I’d liked to have kicked her in the bottom as she left. It probably would have gotten an involuntary laugh out of her poor husband. I didn’t give them my card because in a perfect world, I would never see them again.
In her outside voice she complained to her husband, “The kitchen is so small, and the basement, I can’t believe she likes that basement.” Another couple was heading toward the front door, clearly hearing the comments.
I greeted them knowing that the woman’s bad behavior had cast a shadow over my lovely listing.
There are rules of behavior that most of us are accustomed to following. We teach our children to say please and thank you. We whisper in the library. We bring gifts to the hostess when she has us for a visit. But for some reason, when people enter the homes of others for Open Houses, polite behavior is left behind.
I’ve provided some rules of etiquette for open houses. You may find it incredulous that anyone would do such things, but agents know these behaviors are common.
1- Say “hello” to the person that greets you at the door. He/she is a fellow human.
2- You’re not Simon Cowell. Don’t critique the décor.
3- Don’t ask why they are moving. That is a personal and confidential topic.

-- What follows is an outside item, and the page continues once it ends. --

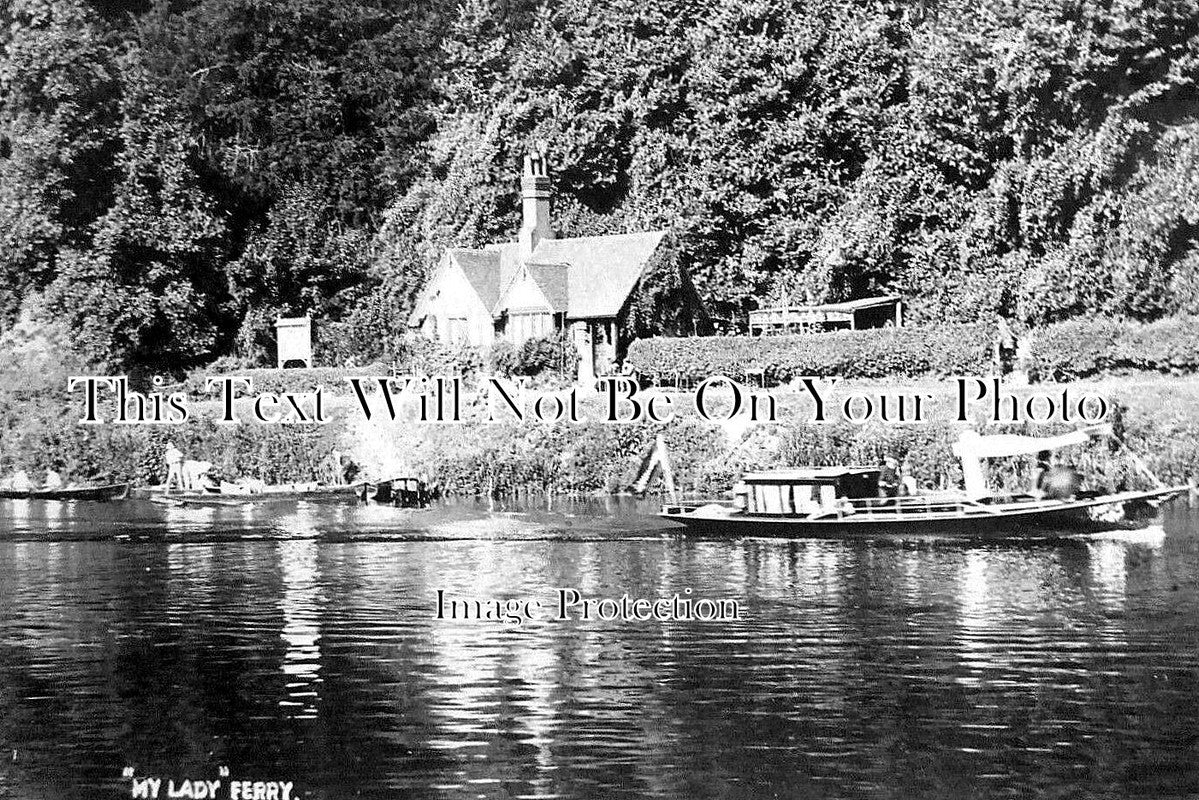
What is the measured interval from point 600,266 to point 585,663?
394 cm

4- Stay out of the refrigerator. It most likely doesn’t come with the house.
5- Don’t open the kitchen cabinets unless you are looking at the door quality or features of the cabinets. What they have inside them is none of your business.
6- Stay together with your family or group. It’s not a scavenger hunt.
7- Don’t let your children jump on beds or touch things. That includes toys.
8- Unless you were hired as the home inspector, don’t diagnose problems with the house. If floors are uneven, it doesn’t mean the house is caving in and a crack in the wall doesn’t mean always mean there is a structural problem.
9- Restrain from making negative comments until you are in your car and the doors are closed. The young couple behind you may think it’s their dream house.
10- Most importantly, remember the Golden Rule and treat others the way you would like to be treated.
Opening your home to the public to is a difficult task for all homeowners. Remember that it may be your house that is open next.